Inspiration

With only 17 hours left on the clock, I decided to dive into the Auth0 for AI Agents Hackathon. As someone new to this specific stack, my inspiration was simple: Could I take a high-level security concept (Token Vault) and a professional AI Framework (LlamaIndex) and build a working, secure prototype in less than a day? I wanted to prove that "Zero-Trust" doesn't have to mean "Slow-to-Build."

What it does

SentryVault AI is an AI Executive Assistant that operates on a Zero-Trust model. It can analyze student data or professional schedules locally, but it cannot "reach out" to the internet unless it uses the Auth0 Token Vault. When a user asks to send an email, the agent fetches a temporary, scoped OAuth token from Auth0. This ensures the AI never sees the user’s real password and only has permission to perform the specific task requested.

How we built it

To move fast, I leveraged the official Auth0 "Teacher Assistant" tutorial repository. I used it as a foundational "engine" to understand the Token Exchange flow. However, I didn't just copy-paste; I pivoted the entire logic transforming a classroom-focused tool into SentryVault AI, a restricted Executive Assistant. I swapped out the default LLM for Groq (Llama 3.3 70B) to achieve near-instant response times but due to free tier constraints had to finally use Gemini 3 flash and moved the development environment into GitHub Codespaces for a cloud-native workflow.

Challenges we ran into

Starting with less than 20 hours meant there was zero room for error. My biggest hurdle was "Dependency Hell" when trying to upgrade the tutorial's LlamaIndex core to support the new Groq provider. I spent nearly 3 hours fighting Poetry version conflicts and configuring public port forwarding in Codespaces so that Auth0's callback URIs could reach my local server. It was a high-stakes lesson in environment management!

Accomplishments that we're proud of

I successfully implemented a full Token Exchange (Federated Connection) flow. It is incredibly satisfying to see a "restricted" agent successfully send a real-world email via the Gmail API without ever having the Gmail credentials hardcoded in the environment or known to the LLM itself. This is my blog post

What we learned

I learned that Token Vault is the missing piece for AI Agent security. Moving from "System-level API keys" to "User-level delegated tokens" changes the entire security model of Generative AI, making it safe for enterprise and personal use. I also learned how to swap LLM providers (from OpenAI to Groq to HuggingFace Inference APi to Gemini)while maintaining strict LlamaIndex tool-calling logic.

What's next for SentryVault AI

The next step is implementing Step-up Authentication for high-stakes actions. For example, if the AI wants to delete a folder or send an email to a CEO, the system should trigger an Auth0 CIBA flow to ask for a "Push-to-Verify" on the user's phone before the Token Vault releases the final access token.

Bonus Blog Post

Hackathons are usually marathons, but for me, the “Authorized to Act” challenge was a 17-hour sprint. I joined with less than a day to go, a fresh GitHub Codespace, and a big question: Is it actually possible for a beginner to secure an AI agent without a PhD in OAuth?

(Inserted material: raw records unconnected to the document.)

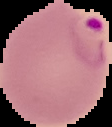

Summary:
  - Malaria status: parasitized
  - Preparation: thin blood film
  - Image size: 112×127 pixels
  - Image type: segmented cell region with the area outside set to black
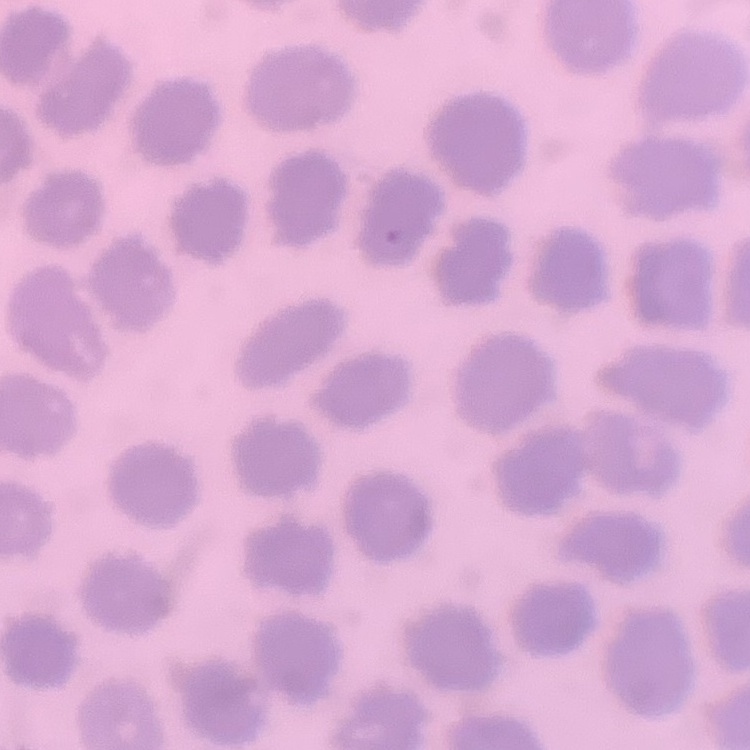

Summary:
  - Erythrocyte morphology: no rouleaux formation
  - Preparation: thin blood smear
  - Image type: one tile cut from a larger photomicrograph
  - Stain: Field's or Giemsa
Report the malaria status of this cell.
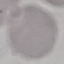
Uninfected.

Summary:
  - Capture: smartphone through the microscope eyepiece
  - Image type: cell patch, automatically extracted from a larger field of view and resized to 64 × 64 pixels
  - Preparation: thin blood smear
  - Stain: Giemsa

Standing on the Shoulders of Giants To beat the clock, I started with the Auth0 “Teacher Assistant” tutorial repo. Tutorials are great for “Hello World,” but I wanted to push the boundaries. I spent the first few hours gutting the “Teacher” logic and re-wiring it into SentryVaultAI zero-trust assistant designed for professionals who want the power of AI without the risk of credential leaks.

The 3 AM “Dependency Hell” The mid-point of my 17-hour journey was a battle with Python's package manager. Trying to integrate the Groq Llama-3.3–70B model into a repository built for OpenAI was a crash course in library compatibility. But again Groq didnt work either due to free tier constraints so I had to finally use Gemini. I had to "hit the hammer" on the dependencies, forcing a LlamaIndex upgrade while maintaining the delicate Auth0 FastAPI connection.

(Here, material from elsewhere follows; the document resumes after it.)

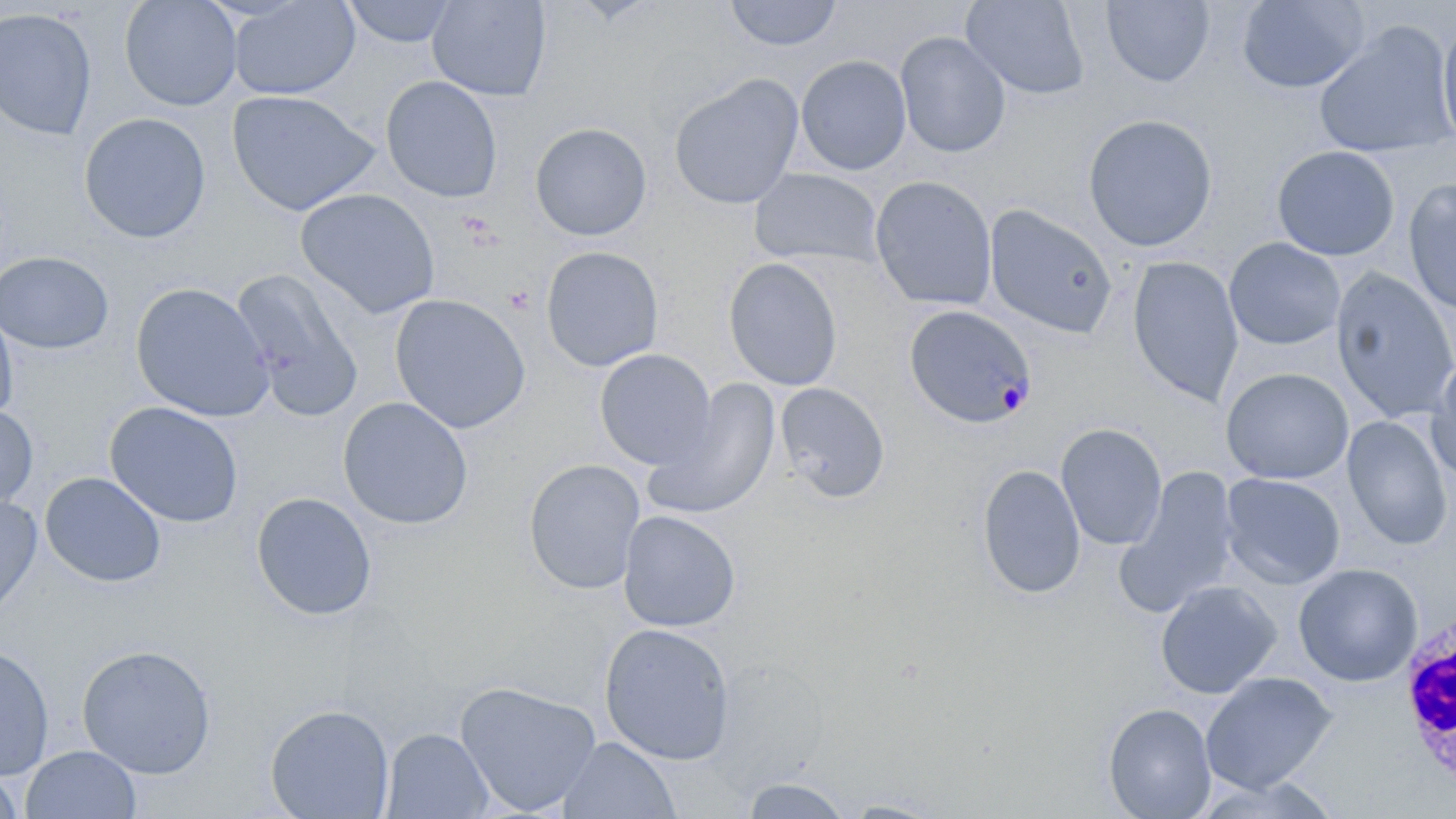 Approximate bounding boxes as (x1,y1)-(x2,y2) corner pairs in pixels. White blood cell locations: (1396,606)-(1455,788). Platelet locations: (504,285)-(534,315). Plasmodium malariae-infected red blood cell locations: (904,305)-(1036,427). Uninfected red blood cell locations: (119,0)-(242,112), (228,0)-(361,100), (341,0)-(459,48), (427,0)-(551,102), (724,0)-(842,51), (960,0)-(1090,100), (1236,0)-(1371,94), (1099,1)-(1215,86), (0,7)-(97,140), (1436,15)-(1456,154), (1313,22)-(1456,160), (894,31)-(1011,159), (795,54)-(912,176), (669,73)-(804,210), (380,75)-(503,203), (226,89)-(381,216), (78,112)-(212,244), (1082,113)-(1218,252), (530,122)-(652,241), (1272,145)-(1399,261), (749,168)-(884,268), (869,176)-(998,311), (1403,179)-(1456,316), (295,188)-(441,319), (984,204)-(1119,339), (1224,237)-(1346,350), (540,245)-(664,372), (0,251)-(114,355), (1126,256)-(1244,405), (722,257)-(843,391), (230,267)-(364,422), (1330,267)-(1456,424), (130,282)-(274,422), (389,293)-(531,434), (0,305)-(18,424), (594,349)-(718,471), (1426,355)-(1456,488), (1220,367)-(1355,484), (643,378)-(782,521), (774,382)-(890,503), (337,396)-(473,530), (106,402)-(244,528), (0,405)-(39,514), (1341,415)-(1454,550), (1055,423)-(1168,550), (523,458)-(646,595), (977,464)-(1086,600), (1117,466)-(1242,616), (40,472)-(167,588), (1219,473)-(1346,590), (251,492)-(377,621), (0,494)-(42,622), (618,510)-(741,632), (1293,563)-(1423,686), (1155,580)-(1281,699), (598,622)-(736,764), (0,644)-(55,780), (76,644)-(216,778), (1200,671)-(1337,793), (453,680)-(603,815), (1102,703)-(1217,818), (265,704)-(395,818), (381,728)-(494,818), (556,736)-(681,819), (20,745)-(142,819), (0,765)-(24,819), (1193,775)-(1344,819), (739,776)-(854,818), (840,800)-(946,818). Slide-level diagnosis: Plasmodium malariae. Image is 1456×819 pixels. Thin blood smear. May-Grünwald-Giemsa-stained preparation. Single field of view. Optical microscopy. Captured at 1000x magnification.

The Insight: Speed vs. Security Often, developers trade security for speed. We hardcode API keys because “we’re in a hurry.” But what I learned in these 17 hours is that Auth0 Token Vault actually saved me time. Instead of building my own encrypted database to store user refresh tokens, I let Auth0 handle the “Vaulting.” It allowed me to move from a “Teacher Assistant” to a “Secure Gmail Agent” in a single afternoon.

Conclusion If I could build a secure, delegated AI agent in 17 hours starting from a tutorial, there is no excuse for “unprotected” agents in the real world. The tools are here. The identity layer is ready. The future of AI isn’t just about what the agent knows it’s about what the user authorizes.